# [Descrizione del compito]
Nell'estratto selezionato, in quale opera Barth afferma con veemenza la totale alterità di Dio?

===== Estratto selezionato =====

Un'altra questione è filosoficamente più radicale. Uno dei presupposti della riflessione di Pelikan consiste nell'assoluta alterità di Dio. La santità consiste appunto in questa distanza, ed è per questo che qualsiasi identificazione pure con i più nobili ideali umani è in fin dei conti empia (pure se, ripetiamolo, metà del libro è occupata ad affermare che il cammino inverso è invece possibile). Dimenticare quest'assoluta separazione significa secondo Pelikan sostituire, in un modo o nell'altro, i sistemi di pensiero umano alla chiamata di Dio stesso, alla sua rivelazione. È evidente quali possano essere, in un testo pubblicato negli anni '50 del secolo scorso, i padrini nobili di tale idea: il già citato Rudolf Otto sul piano storico-religioso, Karl Barth e Anders Nygren sul piano teologico: tutti costoro in effetti vengono seppur brevemente richiamati. Ma è sicuro che in tal modo la «differenza» della fede cristiana venga davvero preservata? In effetti, sia Otto sia Nygren contribuiscono molto poco allo scopo, giacché entrambi discutono quest'assoluta differenza (il primo sotto la forma del sacro «numinoso», il secondo sotto la forma dell'agape) come un'espressione dell'esperienza religiosa in generale, e non anzitutto del cristianesimo.3 Ma neppure Barth è da questo punto di vista risolutivo: la sua veemente affermazione della totale alterità di Dio nell'Epistola ai Romani è in effetti formulata con termini che mostrano non un rifiuto della filosofia, ma piuttosto la scelta di una precisa filosofia della trascendenza, quale per esempio risuona nel neoplatonismo di Dionigi l'Areopagita, talvolta riecheggiato alla lettera. Basti confrontare alcune pagine di Barth con la chiusa della Teologia mistica di Dionigi:

A proposito della [causa universale], non esistono né discorsi, né nomi, né conoscenza; non è né tenebra, né luce; né errore, né verità; non esistono affatto, a proposito di essa, né affermazioni, né negazioni: quando facciamo delle affermazioni o delle negazioni [a proposito delle realtà che vengono] dopo di essa, noi non l'affermiamo, né la neghiamo. In effetti, la Causa perfetta ed unitaria di tutte le cose è al di sopra di ogni affermazione; e l'eccellenza di Colui che è assolutamente staccato da tutto e al di sopra di tutto è superiore ad ogni negazione (Theol. myst., 5).

===== Sezione dati =====

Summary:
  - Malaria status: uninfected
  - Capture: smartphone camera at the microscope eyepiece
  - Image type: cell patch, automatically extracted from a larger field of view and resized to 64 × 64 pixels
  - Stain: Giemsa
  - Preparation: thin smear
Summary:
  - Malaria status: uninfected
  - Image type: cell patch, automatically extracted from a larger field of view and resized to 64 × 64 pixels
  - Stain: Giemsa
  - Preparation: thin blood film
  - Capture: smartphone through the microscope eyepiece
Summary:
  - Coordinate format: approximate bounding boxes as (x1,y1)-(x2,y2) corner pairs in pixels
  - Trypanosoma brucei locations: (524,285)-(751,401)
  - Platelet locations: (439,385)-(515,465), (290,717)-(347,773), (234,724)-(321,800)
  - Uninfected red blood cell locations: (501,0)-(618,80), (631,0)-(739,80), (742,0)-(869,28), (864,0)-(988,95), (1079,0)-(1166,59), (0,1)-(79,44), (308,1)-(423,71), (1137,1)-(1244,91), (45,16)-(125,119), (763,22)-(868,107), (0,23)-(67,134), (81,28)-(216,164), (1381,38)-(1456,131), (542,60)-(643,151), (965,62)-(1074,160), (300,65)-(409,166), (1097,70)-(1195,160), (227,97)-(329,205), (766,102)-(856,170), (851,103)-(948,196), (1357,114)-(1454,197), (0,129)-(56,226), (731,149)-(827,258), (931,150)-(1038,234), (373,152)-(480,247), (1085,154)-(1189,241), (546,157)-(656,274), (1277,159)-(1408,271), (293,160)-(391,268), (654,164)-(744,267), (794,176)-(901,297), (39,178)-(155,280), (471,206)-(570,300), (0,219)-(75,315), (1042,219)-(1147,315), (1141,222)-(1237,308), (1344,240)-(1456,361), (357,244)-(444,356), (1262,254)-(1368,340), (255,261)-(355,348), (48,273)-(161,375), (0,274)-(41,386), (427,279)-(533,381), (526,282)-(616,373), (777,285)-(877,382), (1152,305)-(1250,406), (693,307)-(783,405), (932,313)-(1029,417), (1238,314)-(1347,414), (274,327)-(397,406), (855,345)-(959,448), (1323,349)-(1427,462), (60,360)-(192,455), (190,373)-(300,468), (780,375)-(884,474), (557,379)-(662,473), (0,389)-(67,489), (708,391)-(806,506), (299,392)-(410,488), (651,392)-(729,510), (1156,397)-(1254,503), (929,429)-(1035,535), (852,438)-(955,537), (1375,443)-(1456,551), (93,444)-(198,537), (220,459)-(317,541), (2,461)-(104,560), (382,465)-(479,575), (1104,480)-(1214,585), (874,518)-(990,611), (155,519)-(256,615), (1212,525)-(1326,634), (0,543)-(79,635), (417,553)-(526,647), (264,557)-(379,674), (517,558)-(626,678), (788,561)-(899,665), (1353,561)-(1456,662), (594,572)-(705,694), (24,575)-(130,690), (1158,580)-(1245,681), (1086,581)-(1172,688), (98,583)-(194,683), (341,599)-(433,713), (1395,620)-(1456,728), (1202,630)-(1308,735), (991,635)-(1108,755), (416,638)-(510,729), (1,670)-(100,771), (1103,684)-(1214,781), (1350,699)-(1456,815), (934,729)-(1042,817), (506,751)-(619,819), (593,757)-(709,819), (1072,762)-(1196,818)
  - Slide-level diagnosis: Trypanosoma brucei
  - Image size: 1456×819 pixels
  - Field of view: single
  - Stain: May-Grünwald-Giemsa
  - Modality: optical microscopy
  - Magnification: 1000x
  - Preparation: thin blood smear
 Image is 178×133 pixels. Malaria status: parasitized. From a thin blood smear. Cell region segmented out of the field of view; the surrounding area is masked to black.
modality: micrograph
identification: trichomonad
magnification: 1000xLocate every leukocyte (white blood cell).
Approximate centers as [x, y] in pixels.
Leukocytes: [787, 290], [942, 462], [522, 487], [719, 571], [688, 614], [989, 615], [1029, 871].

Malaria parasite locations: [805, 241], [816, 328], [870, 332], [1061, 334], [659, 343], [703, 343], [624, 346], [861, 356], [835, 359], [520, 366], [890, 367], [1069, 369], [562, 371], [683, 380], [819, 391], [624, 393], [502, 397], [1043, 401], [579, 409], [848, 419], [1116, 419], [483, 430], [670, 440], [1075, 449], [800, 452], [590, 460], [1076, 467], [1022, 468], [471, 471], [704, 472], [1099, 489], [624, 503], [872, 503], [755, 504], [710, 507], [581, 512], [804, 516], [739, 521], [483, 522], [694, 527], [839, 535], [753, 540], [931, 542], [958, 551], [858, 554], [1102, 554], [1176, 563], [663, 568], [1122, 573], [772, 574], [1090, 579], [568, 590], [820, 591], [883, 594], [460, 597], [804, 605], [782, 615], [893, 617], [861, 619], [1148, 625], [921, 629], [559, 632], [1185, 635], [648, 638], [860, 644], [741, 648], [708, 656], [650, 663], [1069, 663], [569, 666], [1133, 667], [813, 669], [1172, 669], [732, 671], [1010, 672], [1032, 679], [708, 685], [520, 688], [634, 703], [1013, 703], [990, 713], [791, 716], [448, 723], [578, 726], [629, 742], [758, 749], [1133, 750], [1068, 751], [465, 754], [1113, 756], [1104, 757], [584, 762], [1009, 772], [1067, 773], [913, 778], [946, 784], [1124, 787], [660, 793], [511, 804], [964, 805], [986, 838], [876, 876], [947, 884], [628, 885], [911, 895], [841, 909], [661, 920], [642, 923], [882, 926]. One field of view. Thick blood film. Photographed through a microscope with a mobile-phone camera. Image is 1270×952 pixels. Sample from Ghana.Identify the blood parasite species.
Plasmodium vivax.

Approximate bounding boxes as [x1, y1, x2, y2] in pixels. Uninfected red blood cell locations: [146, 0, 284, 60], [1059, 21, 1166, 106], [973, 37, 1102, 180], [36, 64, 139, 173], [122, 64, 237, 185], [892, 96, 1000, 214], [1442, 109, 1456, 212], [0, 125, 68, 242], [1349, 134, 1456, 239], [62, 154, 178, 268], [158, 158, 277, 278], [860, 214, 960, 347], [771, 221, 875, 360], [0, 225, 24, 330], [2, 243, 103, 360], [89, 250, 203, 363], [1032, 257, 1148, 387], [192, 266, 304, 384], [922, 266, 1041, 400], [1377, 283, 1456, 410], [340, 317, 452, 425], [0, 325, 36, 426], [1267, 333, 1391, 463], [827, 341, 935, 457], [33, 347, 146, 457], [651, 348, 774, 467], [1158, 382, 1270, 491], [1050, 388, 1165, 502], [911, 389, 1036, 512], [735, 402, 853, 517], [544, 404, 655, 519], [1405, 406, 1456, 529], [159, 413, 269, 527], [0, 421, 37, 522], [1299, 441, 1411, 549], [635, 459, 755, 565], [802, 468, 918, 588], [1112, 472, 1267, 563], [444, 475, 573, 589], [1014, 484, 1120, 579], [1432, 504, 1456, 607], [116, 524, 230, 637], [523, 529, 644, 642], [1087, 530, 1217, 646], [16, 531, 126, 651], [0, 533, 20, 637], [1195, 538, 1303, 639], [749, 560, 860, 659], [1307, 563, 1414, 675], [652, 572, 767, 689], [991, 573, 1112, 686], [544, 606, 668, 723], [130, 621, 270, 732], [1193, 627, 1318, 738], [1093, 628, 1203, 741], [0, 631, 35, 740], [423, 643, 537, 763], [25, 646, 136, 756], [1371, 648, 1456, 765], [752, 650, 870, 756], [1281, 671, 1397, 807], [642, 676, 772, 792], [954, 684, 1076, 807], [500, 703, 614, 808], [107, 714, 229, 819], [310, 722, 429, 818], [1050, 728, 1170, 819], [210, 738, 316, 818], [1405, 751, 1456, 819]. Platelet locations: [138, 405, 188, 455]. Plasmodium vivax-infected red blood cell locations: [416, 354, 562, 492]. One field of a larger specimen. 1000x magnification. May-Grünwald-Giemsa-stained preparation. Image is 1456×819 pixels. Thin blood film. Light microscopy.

=====

# [Risposta al compito]
Nell'Epistola ai Romani.